This is a compact acoustic recorder that can be used to record birds, amphibians, insects, and general soundscapes. The microphone is capable of a sample rate from 8 kHz to 256 kHz. The device works on 4 AA alkaline or rechargeable NiMH batteries with a recording life of 280 hours. Both desktop computer and mobile smartphone applications (iOS and Android) can be used to configure the device. The Song Meter Micro 2 comes with a weatherproof polycarbonate housing that can be mounted on trees, rocks, or other substrates for recording in the field. Recordings can be saved on a microSD card for download using card reader or using the mobile application.

===Obsolete products ===

====Song Meter SM2 digital field recorder====

The company has sold autonomous and weatherproof battery operated recorders called Song Meters for monitoring birds, frogs and other wildlife since 2007. The device can record for up to 230 hours spread out over months and can be programmed to record at specific times of day. In addition to the standard omnidirectional microphone, the company also sells a directional microphone for recording night flight calls of migrating birds as well a hydrophone that can be attached for monitoring underwater.

====Song Meter SM2BAT long-term passive bat recorder====

In April 2009, Wildlife Acoustics released an ultrasonic capable version of the SM2BAT. The bat detector records in full spectrum at 192 kHz sample rate and the files can be converted to zero-cross files in post processing. The SM2BAT can record two channels simultaneously allowing a second microphone to be mounted up to 100m away from the recorder. With 4 SDHC cards the device can record about 240 nights of bat calls. In August 2009 a one channel 384 kHz sample rate version was added to allow recording of higher frequency bats common in some areas of Europe.

Collected data entries
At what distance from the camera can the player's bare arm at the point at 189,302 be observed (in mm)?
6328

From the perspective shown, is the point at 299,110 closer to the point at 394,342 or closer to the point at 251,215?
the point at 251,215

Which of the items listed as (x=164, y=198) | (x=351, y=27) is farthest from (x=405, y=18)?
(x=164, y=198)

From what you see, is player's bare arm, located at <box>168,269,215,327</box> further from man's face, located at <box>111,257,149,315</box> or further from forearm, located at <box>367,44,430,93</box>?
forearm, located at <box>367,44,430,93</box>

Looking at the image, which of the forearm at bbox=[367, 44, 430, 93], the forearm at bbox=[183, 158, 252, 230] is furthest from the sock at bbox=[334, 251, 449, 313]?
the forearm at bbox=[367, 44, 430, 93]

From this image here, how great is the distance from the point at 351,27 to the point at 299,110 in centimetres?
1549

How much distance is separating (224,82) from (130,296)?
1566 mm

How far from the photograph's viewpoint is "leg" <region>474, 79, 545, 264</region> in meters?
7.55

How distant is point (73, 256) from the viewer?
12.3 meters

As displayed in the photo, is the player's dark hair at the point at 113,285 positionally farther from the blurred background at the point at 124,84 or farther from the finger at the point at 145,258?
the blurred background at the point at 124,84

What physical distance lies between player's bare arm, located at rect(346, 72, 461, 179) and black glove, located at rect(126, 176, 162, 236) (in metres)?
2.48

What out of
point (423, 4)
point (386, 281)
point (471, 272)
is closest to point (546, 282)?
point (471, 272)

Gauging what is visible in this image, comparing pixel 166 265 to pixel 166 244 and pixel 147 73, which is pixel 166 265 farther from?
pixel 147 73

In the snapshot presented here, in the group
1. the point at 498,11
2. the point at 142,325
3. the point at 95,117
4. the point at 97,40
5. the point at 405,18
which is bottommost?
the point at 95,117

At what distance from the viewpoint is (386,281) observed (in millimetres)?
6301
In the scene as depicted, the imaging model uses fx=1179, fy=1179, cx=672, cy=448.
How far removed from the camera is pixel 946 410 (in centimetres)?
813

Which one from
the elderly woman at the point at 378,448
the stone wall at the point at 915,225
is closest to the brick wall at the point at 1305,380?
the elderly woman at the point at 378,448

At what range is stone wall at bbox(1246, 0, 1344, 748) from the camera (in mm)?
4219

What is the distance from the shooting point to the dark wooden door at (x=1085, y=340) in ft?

Required work
In the text on acoustic recorders, list every kind of microphone or attachment described as usable with the Song Meter SM2 digital field recorder.

Result of the exercise
- standard omnidirectional microphone
- directional microphone
- hydrophone